Search code examples
.netregexregex-lookaroundsbalancing-groups

Possible to match at one position of regex but not another (e.g. positional XOR)?


I am looking to create several sub-expressions in a larger regular expression, where each subexpression matches something at one place in the input or another place, but not in both places, preferably using the same named group per "area of interest". For example, I'd like to match volume units in italics below, and currency units, shown in bold.

  • $3.23 USD / gal.
  • USD 3.23 in gallons
  • 4.50 CAD / gal
  • 1 gal @ USD 3.23
  • 10 gal. @ $4.50 CAD

Or more generally:

  • stuffmorestuffXXXyetmorestuff
  • stuffXXXmorestuff

where stuff and morestuff could be a complex set of sub-expressions.

It seems like it might be possible using some combination of

  • group stack push/pop
  • balancing groups
  • look-around

but I'm not sure how to proceed.
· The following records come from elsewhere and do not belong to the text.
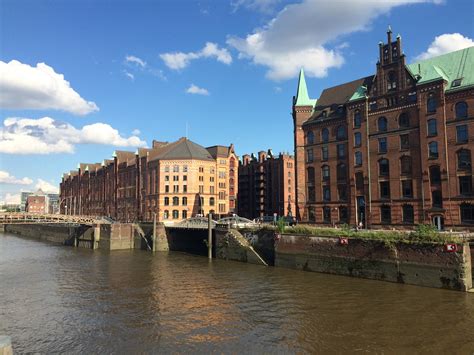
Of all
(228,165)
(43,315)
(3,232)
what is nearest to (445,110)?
(43,315)

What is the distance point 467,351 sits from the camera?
65.4ft

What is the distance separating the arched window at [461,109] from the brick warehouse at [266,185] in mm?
66585

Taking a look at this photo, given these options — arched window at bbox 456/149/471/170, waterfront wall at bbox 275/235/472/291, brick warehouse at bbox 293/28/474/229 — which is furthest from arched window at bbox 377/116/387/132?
waterfront wall at bbox 275/235/472/291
Does it come down to alternations (|) or multiple passes with different expressions (which I suppose amounts to the same thing)?


Solution

  • You probably have to use alternation, something like this?

    ^(stuffmorestuff)XXX(yetmorestuff)|(stuff)XXX(morestuff)$
    

    But you will end up with four capture groups. Not sure how the .NET regex engine will behave if you use the same group name for several groups.